I completed a comprehensive literature review of the biotic threats to quinoa cultivation worldwide, developing skills such as distilling and organising information, whilst creating a contact database of scientific and academic researchers, growers, breeders and farmers to query for further insights. By then condensing information into reports, I was able to highlight what further key knowledge requirements were needed and create personalised questionnaires for the contacts in my database. To obtain answers I set up video interviews over Teams with quinoa researchers and farmers from Argentina, Bolivia, Peru, USA, Netherlands, Denmark, and the UK, to collect the latest knowledge advancements and find out more information about specific studies they had conducted. With this information I created eleven information sheets on specific biotic threats, which will be available to download from the internet and be taken into the field so that people can use them as education tools as well as identification guides for surveying symptoms and problems in their fields. We hope this will increase the awareness of yield limitations to the quinoa crop and help farmers achieve high productivity in quinoa cultivation and food security.
This project was particularly exciting to complete in part because I was able to still gain experience and insight into careers in science and research during the COVID-19 lockdown period, but also because I was able to connect and collaborate with people from all over the globe.
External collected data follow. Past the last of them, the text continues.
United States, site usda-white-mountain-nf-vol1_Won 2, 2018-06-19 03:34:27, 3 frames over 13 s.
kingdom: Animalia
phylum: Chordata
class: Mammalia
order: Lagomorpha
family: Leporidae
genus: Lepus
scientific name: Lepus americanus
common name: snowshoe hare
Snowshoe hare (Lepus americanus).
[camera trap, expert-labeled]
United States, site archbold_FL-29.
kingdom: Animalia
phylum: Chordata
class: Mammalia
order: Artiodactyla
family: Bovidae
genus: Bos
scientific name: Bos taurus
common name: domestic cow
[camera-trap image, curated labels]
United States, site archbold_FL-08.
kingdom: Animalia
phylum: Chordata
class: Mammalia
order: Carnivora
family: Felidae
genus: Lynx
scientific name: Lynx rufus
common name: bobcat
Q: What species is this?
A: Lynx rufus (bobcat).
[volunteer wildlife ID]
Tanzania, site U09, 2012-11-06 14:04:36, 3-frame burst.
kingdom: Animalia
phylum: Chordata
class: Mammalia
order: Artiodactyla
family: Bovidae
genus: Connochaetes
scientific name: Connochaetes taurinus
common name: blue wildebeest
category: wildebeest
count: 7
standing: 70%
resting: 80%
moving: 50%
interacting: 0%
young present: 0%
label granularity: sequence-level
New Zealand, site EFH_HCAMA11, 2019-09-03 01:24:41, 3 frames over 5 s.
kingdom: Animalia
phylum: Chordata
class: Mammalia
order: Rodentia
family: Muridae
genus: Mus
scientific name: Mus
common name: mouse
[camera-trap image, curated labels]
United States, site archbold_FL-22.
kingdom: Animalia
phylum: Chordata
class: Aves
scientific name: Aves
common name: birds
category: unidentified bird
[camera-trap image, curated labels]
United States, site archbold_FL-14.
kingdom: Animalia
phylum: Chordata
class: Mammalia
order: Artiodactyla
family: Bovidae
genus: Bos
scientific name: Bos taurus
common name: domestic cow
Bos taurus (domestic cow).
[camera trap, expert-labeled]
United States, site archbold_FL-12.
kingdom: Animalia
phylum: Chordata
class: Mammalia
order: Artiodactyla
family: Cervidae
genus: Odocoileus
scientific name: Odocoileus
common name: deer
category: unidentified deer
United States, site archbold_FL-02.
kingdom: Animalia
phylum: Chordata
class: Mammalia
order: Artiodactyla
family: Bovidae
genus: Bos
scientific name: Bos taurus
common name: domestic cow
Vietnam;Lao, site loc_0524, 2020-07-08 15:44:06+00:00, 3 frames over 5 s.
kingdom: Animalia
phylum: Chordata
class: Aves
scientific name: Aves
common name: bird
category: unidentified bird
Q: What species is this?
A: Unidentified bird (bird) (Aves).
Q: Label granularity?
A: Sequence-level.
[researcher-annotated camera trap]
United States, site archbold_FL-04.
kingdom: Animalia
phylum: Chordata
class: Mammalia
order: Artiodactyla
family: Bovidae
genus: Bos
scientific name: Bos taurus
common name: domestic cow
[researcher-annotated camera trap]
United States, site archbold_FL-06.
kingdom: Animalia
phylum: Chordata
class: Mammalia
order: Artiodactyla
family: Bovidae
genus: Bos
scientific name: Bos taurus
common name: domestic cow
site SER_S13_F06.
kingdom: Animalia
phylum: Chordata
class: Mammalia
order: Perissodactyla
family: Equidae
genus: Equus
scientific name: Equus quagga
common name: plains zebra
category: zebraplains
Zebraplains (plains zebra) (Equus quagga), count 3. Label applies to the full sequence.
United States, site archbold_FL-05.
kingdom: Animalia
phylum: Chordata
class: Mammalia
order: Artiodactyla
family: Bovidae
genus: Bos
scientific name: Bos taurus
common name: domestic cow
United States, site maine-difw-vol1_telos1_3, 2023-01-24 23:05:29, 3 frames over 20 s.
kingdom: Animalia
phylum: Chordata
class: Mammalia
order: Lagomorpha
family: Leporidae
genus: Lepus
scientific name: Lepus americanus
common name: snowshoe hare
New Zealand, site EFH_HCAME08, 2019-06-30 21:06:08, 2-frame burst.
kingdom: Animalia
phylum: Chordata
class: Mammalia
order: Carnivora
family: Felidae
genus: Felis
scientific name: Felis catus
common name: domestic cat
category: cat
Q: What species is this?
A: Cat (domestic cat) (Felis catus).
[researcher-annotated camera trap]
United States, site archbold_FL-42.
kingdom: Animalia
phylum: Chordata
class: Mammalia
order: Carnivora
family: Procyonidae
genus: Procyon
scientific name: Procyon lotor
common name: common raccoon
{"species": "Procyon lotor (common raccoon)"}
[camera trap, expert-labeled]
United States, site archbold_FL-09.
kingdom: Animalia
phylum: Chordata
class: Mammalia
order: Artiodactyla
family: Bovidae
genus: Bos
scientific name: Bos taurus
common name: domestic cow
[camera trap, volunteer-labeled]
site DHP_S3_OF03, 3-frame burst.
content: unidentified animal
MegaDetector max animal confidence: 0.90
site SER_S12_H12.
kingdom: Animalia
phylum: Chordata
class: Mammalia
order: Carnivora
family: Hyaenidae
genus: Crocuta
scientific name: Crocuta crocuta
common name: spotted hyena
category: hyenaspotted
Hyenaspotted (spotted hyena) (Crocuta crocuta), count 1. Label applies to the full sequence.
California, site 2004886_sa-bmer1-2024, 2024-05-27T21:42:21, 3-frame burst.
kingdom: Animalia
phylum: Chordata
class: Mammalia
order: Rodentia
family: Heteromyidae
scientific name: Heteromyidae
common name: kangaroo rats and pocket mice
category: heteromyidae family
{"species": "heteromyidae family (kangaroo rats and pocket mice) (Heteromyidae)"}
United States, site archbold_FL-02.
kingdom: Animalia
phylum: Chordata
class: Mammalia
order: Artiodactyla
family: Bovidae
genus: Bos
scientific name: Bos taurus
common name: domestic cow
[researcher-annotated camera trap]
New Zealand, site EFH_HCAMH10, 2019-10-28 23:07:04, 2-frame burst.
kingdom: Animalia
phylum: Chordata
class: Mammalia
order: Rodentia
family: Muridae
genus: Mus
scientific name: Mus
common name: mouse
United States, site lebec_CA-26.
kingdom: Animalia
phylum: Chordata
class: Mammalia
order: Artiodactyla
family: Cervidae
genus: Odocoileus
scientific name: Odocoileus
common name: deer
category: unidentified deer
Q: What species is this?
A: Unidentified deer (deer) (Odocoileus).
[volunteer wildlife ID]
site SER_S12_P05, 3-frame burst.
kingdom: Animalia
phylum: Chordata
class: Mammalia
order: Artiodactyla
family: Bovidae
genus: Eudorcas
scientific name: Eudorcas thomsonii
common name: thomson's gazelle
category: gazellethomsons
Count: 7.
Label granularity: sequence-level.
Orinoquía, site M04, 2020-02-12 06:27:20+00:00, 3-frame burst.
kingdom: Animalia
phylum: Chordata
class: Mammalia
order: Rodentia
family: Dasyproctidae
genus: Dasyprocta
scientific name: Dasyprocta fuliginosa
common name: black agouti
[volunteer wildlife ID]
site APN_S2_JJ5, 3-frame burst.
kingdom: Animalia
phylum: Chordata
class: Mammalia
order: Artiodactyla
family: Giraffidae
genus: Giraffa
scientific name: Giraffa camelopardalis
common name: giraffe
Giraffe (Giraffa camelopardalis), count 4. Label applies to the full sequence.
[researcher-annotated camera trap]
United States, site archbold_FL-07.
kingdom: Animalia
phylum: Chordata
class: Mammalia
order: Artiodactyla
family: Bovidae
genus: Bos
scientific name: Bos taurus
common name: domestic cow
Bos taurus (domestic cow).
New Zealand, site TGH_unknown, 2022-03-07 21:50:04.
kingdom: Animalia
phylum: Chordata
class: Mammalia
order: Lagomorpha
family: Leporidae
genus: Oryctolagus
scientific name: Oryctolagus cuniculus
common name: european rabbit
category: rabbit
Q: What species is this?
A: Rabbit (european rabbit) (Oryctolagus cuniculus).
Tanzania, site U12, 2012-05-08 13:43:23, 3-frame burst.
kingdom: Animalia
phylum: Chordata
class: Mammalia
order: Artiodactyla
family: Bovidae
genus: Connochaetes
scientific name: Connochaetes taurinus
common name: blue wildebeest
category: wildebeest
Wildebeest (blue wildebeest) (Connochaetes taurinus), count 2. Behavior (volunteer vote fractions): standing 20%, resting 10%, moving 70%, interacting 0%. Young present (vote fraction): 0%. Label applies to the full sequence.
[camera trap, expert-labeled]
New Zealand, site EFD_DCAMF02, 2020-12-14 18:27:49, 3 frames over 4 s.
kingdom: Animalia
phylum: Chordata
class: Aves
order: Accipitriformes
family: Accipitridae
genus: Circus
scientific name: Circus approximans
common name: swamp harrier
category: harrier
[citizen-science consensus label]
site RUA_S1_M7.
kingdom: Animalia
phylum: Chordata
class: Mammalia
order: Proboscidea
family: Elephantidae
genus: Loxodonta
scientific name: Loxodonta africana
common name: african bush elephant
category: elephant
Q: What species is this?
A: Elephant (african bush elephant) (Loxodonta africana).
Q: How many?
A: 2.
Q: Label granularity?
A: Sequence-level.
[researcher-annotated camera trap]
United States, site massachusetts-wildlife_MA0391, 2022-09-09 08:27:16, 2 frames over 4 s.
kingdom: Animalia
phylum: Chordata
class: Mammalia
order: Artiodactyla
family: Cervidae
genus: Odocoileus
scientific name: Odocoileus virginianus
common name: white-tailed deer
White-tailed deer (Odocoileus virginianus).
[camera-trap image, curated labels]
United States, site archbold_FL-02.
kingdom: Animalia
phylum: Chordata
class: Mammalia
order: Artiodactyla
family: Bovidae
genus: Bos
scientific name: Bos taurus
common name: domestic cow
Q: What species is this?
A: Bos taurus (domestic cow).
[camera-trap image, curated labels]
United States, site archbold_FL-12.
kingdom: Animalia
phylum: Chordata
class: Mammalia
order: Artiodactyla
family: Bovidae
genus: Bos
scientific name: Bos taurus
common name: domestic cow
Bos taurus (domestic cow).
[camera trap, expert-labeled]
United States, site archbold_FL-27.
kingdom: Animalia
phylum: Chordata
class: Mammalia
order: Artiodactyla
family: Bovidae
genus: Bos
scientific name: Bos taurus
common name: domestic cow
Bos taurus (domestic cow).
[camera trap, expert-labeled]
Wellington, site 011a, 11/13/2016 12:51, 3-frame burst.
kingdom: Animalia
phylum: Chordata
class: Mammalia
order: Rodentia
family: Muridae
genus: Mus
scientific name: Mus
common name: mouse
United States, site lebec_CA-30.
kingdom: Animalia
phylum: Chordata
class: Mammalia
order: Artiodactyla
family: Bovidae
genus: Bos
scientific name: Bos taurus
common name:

When reviewing the literature I could use and improve my basic Spanish skills, so that by the time the virtual Quinoa 2020 Symposium came about I could understand more of the Spanish speakers than I previously would have been able to. I really enjoyed exploring an area in plant sciences and pathology that has not received very much attention at all. It was also very satisfying to therefore feel as though I was significantly contributing to knowledge advancements in quinoa disease research, and supporting exciting ongoing research conducted by the Preston Lab.
I’d like to thank the BSPP for providing the funding for this project, my supervisors for providing me with this opportunity and all the collaborators who were able to complete questionnaires and were able to meet and discuss biotic threats to quinoa with me.